For a time -- Grenada, Desert Storm -- they simply stonewalled the press, treated them like mushrooms. You know, kept in the dark and fed bullshit.

Now the pendulum has swung the other way. An embedded report can be spun, but not spiked. An example of spin is the brouhaha over whether we'd gone in heavy enough. From the amount of verbiage you'd have thought the Iraqis were pushing us into the sea. Coalition forces, the Americans, the Brits, some Aussies -- and here's one you don't hear much about, some Polish Spec Ops people -- had advanced from Kuwait to Baghdad in two weeks with fewer than 50 battle deaths. On Iwo Jima some 200-man Marine companies lost more than that in the first ten minutes.

What this commentary showed was that there are two schools of thought in the Pentagon, usually represented by tankers and jumpers. The tankers believe we should go heavy, deliberately. The jumpers opt for light and fast. This time the light-and-fast guys won, and they came out looking mighty good.

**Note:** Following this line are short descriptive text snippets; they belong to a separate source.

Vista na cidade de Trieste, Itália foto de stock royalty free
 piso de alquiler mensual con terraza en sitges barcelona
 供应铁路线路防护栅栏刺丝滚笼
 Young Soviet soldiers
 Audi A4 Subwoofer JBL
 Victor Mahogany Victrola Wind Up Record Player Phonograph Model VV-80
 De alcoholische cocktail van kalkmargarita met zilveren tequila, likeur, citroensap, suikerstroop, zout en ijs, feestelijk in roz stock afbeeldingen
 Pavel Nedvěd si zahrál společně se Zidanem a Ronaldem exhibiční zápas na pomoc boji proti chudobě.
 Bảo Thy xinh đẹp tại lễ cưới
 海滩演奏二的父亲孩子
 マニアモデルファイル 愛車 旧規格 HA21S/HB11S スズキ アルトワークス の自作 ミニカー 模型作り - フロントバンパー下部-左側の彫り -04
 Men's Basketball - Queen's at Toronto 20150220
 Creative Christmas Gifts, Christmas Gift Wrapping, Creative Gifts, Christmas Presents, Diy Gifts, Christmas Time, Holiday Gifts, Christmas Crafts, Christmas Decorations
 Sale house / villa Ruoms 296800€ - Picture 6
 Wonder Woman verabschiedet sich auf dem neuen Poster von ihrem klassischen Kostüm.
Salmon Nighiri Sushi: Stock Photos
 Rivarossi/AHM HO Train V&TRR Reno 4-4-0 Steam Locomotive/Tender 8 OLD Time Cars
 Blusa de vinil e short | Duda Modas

What I really love about embedded reporting is that it shows our GIs as they really are, bright, dedicated, courageous, self-sacrificing. Like the young Marine squad leader, wounded and in the hospital, desperate to get back to his men, lest any die without his guidance. Like Jessica Lynch, Palestine, West Virginia's Miss Congeniality of 2001. She fired up all her ammo against a vicious ambush, and when her first rescuer identified himself as an American soldier, she's reported to have replied, "I'm an American solder, too."

My first two years in the Army were spent teaching basic training, and I came to love GIs. I thought then that they were the greatest kids in the world. I'm glad to see they still are.

But don't be deceived that from TV you can experience war. In war there are no jump cuts, no station breaks, no instant analysis. When you have seen war, you have seen death up close and personal. When you have seen war on television, you have seen a pattern of colored dots on a cathode ray tube.